No school but Rex now enjoying view from top

Rex Bomal on the 10-seater vehicle.

REX Bomal, 41, did not tell his boss that he never went to school.
So when the boss offered him a job as a sampler at the Ramu Agri Industries laboratory in 1996, Rex had no idea what to do with the pen and calculator he was given.
“I had no idea. The (boss) asked me if I know what I will be doing. I told him yes. I did not tell him I did not have any education. When he gave me three biros and a calculator to start work, I shed tears. I closed my eyes and said: God everything is in your hands.”
Today, Rex owns a fleet of vehicles, a bakery and other businesses running on the side.
Rex is from Omgolai village in Gumine, Chimbu. He is married to Miti Andrew from Mutzing in Markham. They have four sons and a daughter.
The nearest thing to education he went through was attending church services and programmes of the Four Square church.
He was 18 when offered the job at Ramu. Somehow, eight years later, he was still doing the same job. His lack of education did not matter. In fact in 2006, he was promoted to become a field cane analyst.
Three years later, he was promoted to lime and sulphur attendant. In 2010, he was promoted to senior assistant pen boiler responsible for turning sugar white. He was also promoted to senior analyst. He underwent training and passed 20 subjects related to engineering.

“ I did not tell him I did not have any education. When he gave me three biros and a calculator to start work, I cried.”

“They wanted to send me to Unitech but I refused.”
When he became senior analyst and headed the maintenance crew in 2012, he told his boss he wanted to resign to do something else. His boss protested but Rex left.
“I heard a voice (that) God had something else for me. He knows what he is doing. I left for Markham.”
Settling down in Markham, he gave K120 to his wife to start selling flour balls.
“We (later) bought an oven drum for K150 and baked scones which we sold at the Mutzing market. My wife used to push a wheelbarrow up to three miles to take the scones and flour balls to the market.”
In 2012, Rex and Miti built a small bakery and bought a vehicle to transport the scones to the market. They built a bigger bakery in 2013 for K60,000 as the demand for scones increased. Then they also bought a small truck to transport people to and from the villages to Mutzing market.

One of trucks which transports villagers to and from the market.

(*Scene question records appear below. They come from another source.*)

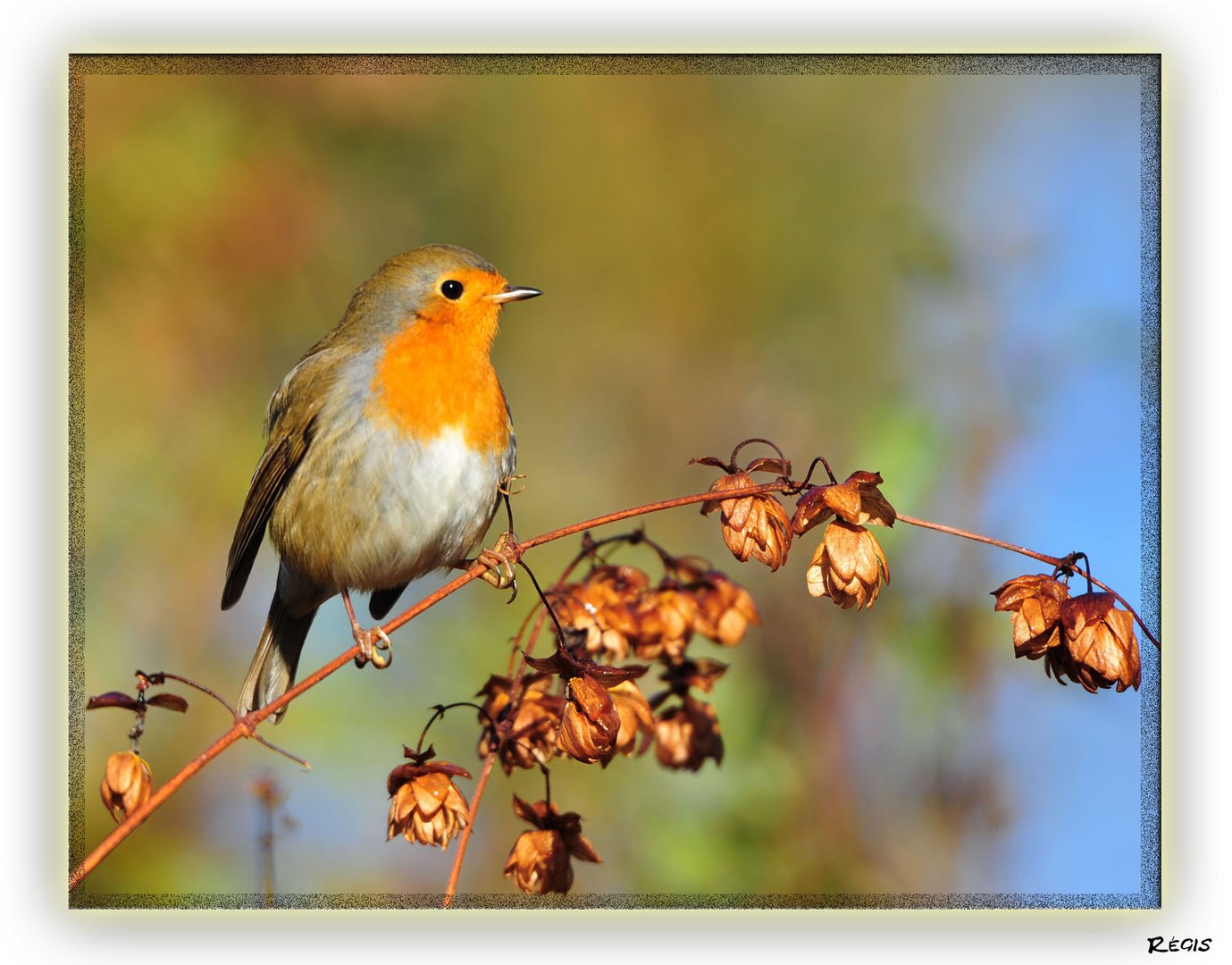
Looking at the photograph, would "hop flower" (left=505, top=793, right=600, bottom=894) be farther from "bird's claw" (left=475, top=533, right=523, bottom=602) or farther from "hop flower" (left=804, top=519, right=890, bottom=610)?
"hop flower" (left=804, top=519, right=890, bottom=610)

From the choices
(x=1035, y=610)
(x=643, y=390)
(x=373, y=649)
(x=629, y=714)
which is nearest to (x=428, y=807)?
(x=629, y=714)

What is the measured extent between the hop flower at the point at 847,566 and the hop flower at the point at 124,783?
3.06ft

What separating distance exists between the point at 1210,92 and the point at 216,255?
2631 mm

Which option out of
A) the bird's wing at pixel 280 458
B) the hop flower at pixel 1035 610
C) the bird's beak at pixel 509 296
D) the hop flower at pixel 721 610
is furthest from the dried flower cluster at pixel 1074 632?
the bird's wing at pixel 280 458

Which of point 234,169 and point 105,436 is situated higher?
point 234,169

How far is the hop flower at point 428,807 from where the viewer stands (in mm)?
1683

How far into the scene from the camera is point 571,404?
13.0 feet

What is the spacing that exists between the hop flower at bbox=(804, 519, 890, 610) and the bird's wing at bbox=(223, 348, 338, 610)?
51.8 inches

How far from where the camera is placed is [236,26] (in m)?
2.21

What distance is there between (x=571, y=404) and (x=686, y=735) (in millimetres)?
2056

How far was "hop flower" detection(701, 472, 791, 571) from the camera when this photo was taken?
1633mm

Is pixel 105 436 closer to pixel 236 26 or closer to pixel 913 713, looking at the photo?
pixel 236 26

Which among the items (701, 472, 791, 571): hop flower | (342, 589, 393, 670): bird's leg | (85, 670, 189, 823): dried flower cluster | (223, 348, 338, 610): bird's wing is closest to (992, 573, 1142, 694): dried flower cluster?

In 2013, they bought a bigger truck. In 2017, they built a warehouse currently being rented out to Elliven Cocoa to store their produce at Mutzing.
They built another warehouse to store peanuts for farmers which are then transported to the Highlands and New Guinea Islands.
This year, they bought a 10-seater vehicle and a 25-seater bus to add to their fleet. They also registered a mini auto parts company and a hire car company.
Rex’s secret to success is simple: Have a positive mental attitude and have faith in God.
“Let God be embraced and glorified in everything.”